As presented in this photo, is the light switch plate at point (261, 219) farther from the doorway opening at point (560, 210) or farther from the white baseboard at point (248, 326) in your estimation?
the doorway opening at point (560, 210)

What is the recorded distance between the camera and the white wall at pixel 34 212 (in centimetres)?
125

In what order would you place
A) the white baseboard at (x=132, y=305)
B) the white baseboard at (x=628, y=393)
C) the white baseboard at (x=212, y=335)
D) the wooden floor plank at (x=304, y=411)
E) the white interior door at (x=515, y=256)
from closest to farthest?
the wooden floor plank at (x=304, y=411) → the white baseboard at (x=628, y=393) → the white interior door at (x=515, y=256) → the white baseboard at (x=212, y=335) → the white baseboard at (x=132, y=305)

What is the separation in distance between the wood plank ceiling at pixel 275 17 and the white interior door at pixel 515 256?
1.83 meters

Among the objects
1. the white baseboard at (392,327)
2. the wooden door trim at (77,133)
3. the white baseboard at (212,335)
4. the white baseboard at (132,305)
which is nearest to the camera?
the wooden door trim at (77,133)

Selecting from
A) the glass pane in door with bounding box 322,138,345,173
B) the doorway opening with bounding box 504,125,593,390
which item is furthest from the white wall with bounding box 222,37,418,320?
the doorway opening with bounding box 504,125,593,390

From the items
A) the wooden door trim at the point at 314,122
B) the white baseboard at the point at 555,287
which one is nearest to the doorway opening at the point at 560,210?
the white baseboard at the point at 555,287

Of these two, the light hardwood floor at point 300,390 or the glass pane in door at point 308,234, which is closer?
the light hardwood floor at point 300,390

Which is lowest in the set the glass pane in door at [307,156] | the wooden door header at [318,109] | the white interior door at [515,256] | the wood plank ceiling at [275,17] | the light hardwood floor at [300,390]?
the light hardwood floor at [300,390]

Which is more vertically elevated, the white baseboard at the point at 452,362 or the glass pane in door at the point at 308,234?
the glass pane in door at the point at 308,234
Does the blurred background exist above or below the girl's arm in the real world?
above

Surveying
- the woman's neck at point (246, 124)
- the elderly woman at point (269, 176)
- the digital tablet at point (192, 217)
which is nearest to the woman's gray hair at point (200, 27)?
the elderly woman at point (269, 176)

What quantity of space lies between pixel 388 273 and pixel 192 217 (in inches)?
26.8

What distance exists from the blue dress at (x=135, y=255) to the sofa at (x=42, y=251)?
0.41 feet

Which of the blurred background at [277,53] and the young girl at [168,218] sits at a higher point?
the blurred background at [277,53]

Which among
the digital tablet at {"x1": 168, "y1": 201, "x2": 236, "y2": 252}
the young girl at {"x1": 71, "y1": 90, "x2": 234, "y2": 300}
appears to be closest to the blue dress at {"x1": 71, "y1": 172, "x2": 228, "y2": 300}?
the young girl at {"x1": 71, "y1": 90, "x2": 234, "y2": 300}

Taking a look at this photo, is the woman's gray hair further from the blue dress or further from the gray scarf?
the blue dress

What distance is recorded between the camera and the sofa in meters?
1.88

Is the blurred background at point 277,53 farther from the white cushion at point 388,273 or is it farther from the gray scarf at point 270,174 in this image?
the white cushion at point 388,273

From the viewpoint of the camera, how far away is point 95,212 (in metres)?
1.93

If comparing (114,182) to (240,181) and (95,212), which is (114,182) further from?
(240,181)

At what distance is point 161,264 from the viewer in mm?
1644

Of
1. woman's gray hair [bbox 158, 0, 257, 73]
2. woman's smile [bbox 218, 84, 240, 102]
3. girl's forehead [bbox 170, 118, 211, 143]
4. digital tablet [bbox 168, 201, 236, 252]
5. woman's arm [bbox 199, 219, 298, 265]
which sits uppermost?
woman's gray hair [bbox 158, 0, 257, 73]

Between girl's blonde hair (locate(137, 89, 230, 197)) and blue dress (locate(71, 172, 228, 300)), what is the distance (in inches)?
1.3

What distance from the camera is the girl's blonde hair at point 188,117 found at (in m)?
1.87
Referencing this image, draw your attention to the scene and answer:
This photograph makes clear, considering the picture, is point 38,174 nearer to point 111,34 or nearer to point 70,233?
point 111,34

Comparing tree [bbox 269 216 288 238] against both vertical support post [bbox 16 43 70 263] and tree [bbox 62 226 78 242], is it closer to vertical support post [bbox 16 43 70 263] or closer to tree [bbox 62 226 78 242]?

■ ■ ■ ■

### Your goal
Using the entries above, please restate each one word for word.

### Full output
As presented in this photo, is the light switch plate at point (261, 219) farther from the doorway opening at point (560, 210) or farther from the white baseboard at point (248, 326) in your estimation?
the doorway opening at point (560, 210)

What is the recorded distance between the camera and the white wall at pixel 34 212 (in centimetres)?
125

In what order would you place
A) the white baseboard at (x=132, y=305)
B) the white baseboard at (x=628, y=393)
C) the white baseboard at (x=212, y=335)
D) the wooden floor plank at (x=304, y=411)
E) the white interior door at (x=515, y=256)
from closest to farthest?
the wooden floor plank at (x=304, y=411) → the white baseboard at (x=628, y=393) → the white interior door at (x=515, y=256) → the white baseboard at (x=212, y=335) → the white baseboard at (x=132, y=305)

What is the separation in distance between the wood plank ceiling at pixel 275 17 and the white interior door at pixel 515 256?
1.83 meters

Among the objects
1. the white baseboard at (392,327)
2. the wooden door trim at (77,133)
3. the white baseboard at (212,335)
4. the white baseboard at (132,305)
which is nearest to the camera?
the wooden door trim at (77,133)

Selecting from
A) the glass pane in door with bounding box 322,138,345,173
B) the doorway opening with bounding box 504,125,593,390
which item is furthest from the white wall with bounding box 222,37,418,320?
the doorway opening with bounding box 504,125,593,390

From the items
A) the wooden door trim at the point at 314,122
B) the white baseboard at the point at 555,287
which one is nearest to the doorway opening at the point at 560,210?
the white baseboard at the point at 555,287

Of these two, the light hardwood floor at point 300,390 or the glass pane in door at point 308,234, which is closer?
the light hardwood floor at point 300,390

Which is lowest in the set the glass pane in door at [307,156] | the wooden door header at [318,109] | the white interior door at [515,256] | the wood plank ceiling at [275,17] | the light hardwood floor at [300,390]?
the light hardwood floor at [300,390]

Which is more vertically elevated, the white baseboard at the point at 452,362 or the glass pane in door at the point at 308,234?
the glass pane in door at the point at 308,234
Does the blurred background exist above or below the girl's arm in the real world?
above

Surveying
- the woman's neck at point (246, 124)
- the elderly woman at point (269, 176)
- the digital tablet at point (192, 217)
which is nearest to the woman's gray hair at point (200, 27)?
the elderly woman at point (269, 176)

What quantity of space lies between pixel 388 273 and pixel 192 217 (in inches)?
26.8

What distance exists from the blue dress at (x=135, y=255) to the sofa at (x=42, y=251)?
0.41 feet

Which of the blurred background at [277,53] and the young girl at [168,218] sits at a higher point?
the blurred background at [277,53]

Which among
the digital tablet at {"x1": 168, "y1": 201, "x2": 236, "y2": 252}
the young girl at {"x1": 71, "y1": 90, "x2": 234, "y2": 300}
appears to be closest to the blue dress at {"x1": 71, "y1": 172, "x2": 228, "y2": 300}?
the young girl at {"x1": 71, "y1": 90, "x2": 234, "y2": 300}

Taking a look at this photo, is the woman's gray hair further from the blue dress or further from the gray scarf?
the blue dress

What distance is recorded between the camera and the sofa in meters?
1.88

Is the blurred background at point 277,53 farther from the white cushion at point 388,273 or is it farther from the gray scarf at point 270,174 in this image?
the white cushion at point 388,273

From the viewpoint of the camera, how far away is point 95,212 (in metres)?
1.93

If comparing (114,182) to (240,181) and (95,212), which is (114,182) further from?
(240,181)

At what distance is point 161,264 from the viewer in mm?
1644

Of
1. woman's gray hair [bbox 158, 0, 257, 73]
2. woman's smile [bbox 218, 84, 240, 102]
3. girl's forehead [bbox 170, 118, 211, 143]
4. digital tablet [bbox 168, 201, 236, 252]
5. woman's arm [bbox 199, 219, 298, 265]
which sits uppermost?
woman's gray hair [bbox 158, 0, 257, 73]

Between girl's blonde hair (locate(137, 89, 230, 197)) and blue dress (locate(71, 172, 228, 300)), what is the distance (in inches)?
1.3

What distance from the camera is the girl's blonde hair at point 188,117 found at (in m)?
1.87
Referencing this image, draw your attention to the scene and answer:
This photograph makes clear, considering the picture, is point 38,174 nearer to point 111,34 or nearer to point 70,233?
point 111,34

Comparing tree [bbox 269 216 288 238] against both vertical support post [bbox 16 43 70 263] and tree [bbox 62 226 78 242], is it closer to vertical support post [bbox 16 43 70 263] or closer to tree [bbox 62 226 78 242]?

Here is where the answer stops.